V - Vertical Analysis

Vertical analysis is a simple way to analyze financial statements by expressing each line item as a percentage of a base figure. This makes it easier to see the relative size of expenses, assets, or profits and spot trends over time.

For example, on an income statement, each item is shown as a percentage of total revenue, while on a balance sheet, each item is a percentage of total assets or total liabilities and equity.

What is vertical analysis?

Vertical analysis breaks down financial statements into percentages, helping you see how much each part contributes to the whole. This approach simplifies comparisons between years or with competitors, no matter the size of the businesses involved.

How vertical analysis works:

Income statement application:

  • Each expense or profit item is compared to total revenue.
  • Example: If your revenue is $500,000 and your cost of goods sold (COGS) is $300,000, COGS would be 60% of total revenue.

Balance sheet application:

  • Each asset, liability, or equity item is shown as a percentage of total assets or total liabilities and equity.
  • Example: If your company’s total assets are $1,000,000 and cash is $200,000, cash would be 20% of total assets.

Why is vertical analysis important?

1. Simplifies comparisons
Expressing items as percentages standardizes financial data, making it easier to compare different periods or similar businesses of varying sizes.

Example:
Comparing COGS as a percentage of revenue over two years can show whether your production costs are rising or falling, even if total sales change.

2. Highlights financial trends
Vertical analysis helps you spot changes in key financial areas, like how much of your revenue is going toward operating expenses or profit margins.

Example:
If your rent costs jump from 5% to 10% of total revenue, you may need to renegotiate your lease or consider moving to a more affordable location.

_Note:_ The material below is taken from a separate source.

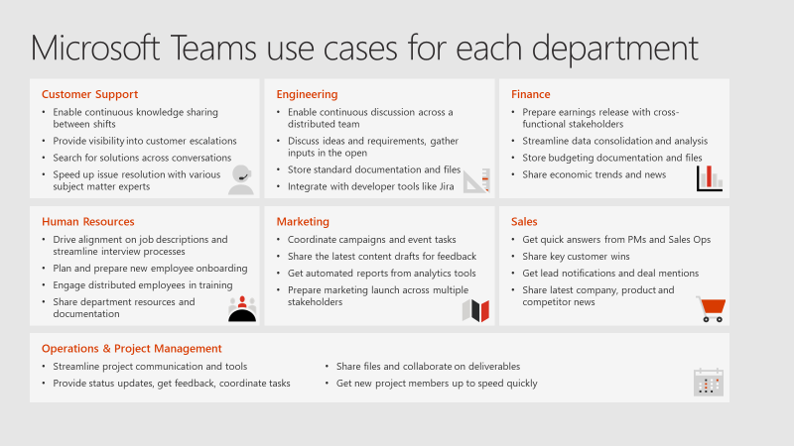 quick start microsoft teams planning guide microsoft docs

3. Improves decision-making
By seeing where your money goes, you can make better business decisions about cutting expenses, increasing prices, or streamlining operations.

Example:
If marketing expenses seem higher than expected, you can adjust your strategy to boost revenue or reduce unnecessary spending.

4. Supports strategic planning
Vertical analysis guides business planning by showing where you can improve efficiency or reduce costs. It helps you set realistic goals and track performance over time.

Example:
If net income consistently drops below 15%, you might focus on lowering expenses or finding more profitable products to sell.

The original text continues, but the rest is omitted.